Agreement Concerning Interim Arrangements Relating to
Polymetallic Nodules of the Deep Sea Bed

Done at Washington: 2 September 1982

Entered into force: 2 September 1982

THE PARTIES TO THIS AGREEMENT:

HAVING regard to investments made in exploration, research and
other pioneer activities relating to the polymetallic nodules of
the deep sea bed;

NOTING the adoption by the Third United Nations Conference on
the Law of the Sea of a Convention on the Law of the Sea and of
a Resolution Governing Preparatory Investment in Pioneer
Activities Relating to Polymetallic Nodules prior to the entry
into force of the Convention on the Law of the Sea, and the
provision of that Resolution concerning resolution of conflicts
among pioneer operators

RECALLINC the interim character of legislation with respect to
deep sea bed operations enacted by certain Parties;

DESIRING to make appropriate provisions for avoiding overlaps in
the areas claimed for future pioneer activities in the deep sea
bed and to ensure that, during the interim period, such
activities are carried out in an orderly and peaceful manner;

EMPHASIZING that this Agreement is without prejudice to the
decisions of the Parties with respect to the Convention on Law
of the Sea adopted by the Third United Nations Conference on the
Law of the Sea;

DESIRING also to avoid any discrimination among Parties in the
implementation of this Agreement;

DESIRING further to insure that adequate areas containing
polymetallic nodules remain available for operations by other
states and entities in conformity with international law;

HAVE AGREED AS FOLLOWS:

1. The object of the present Agreement is to facilitate the
identification and resolution of conflicts which may arise from
the filing and processing of applications for authorizations
made by Pre-Enactment Explorers (PEEs) on or before March
12,1982 under legislation in respect of deep sea bed operations
enacted by any of the Parties.

- _SET PROBLEM_
Can you repeat, word for word, the part of the deep sea bed agreement that opens with the words "DESIRING further to" and closes with "of the Parties."?

- _RAW DATA_
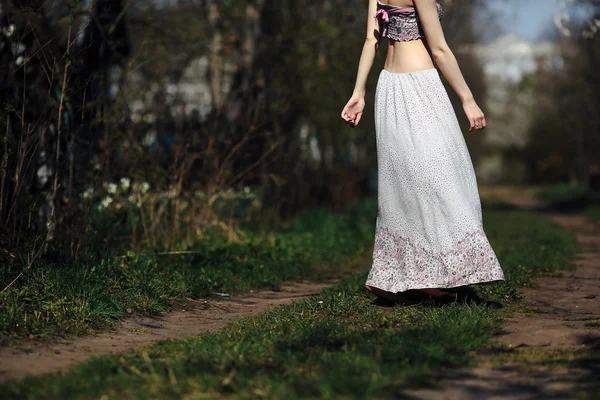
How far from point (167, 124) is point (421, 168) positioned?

- _ANSWER TO THIS PROBLEM_
DESIRING further to insure that adequate areas containing
polymetallic nodules remain available for operations by other
states and entities in conformity with international law;

HAVE AGREED AS FOLLOWS:

1. The object of the present Agreement is to facilitate the
identification and resolution of conflicts which may arise from
the filing and processing of applications for authorizations
made by Pre-Enactment Explorers (PEEs) on or before March
12,1982 under legislation in respect of deep sea bed operations
enacted by any of the Parties.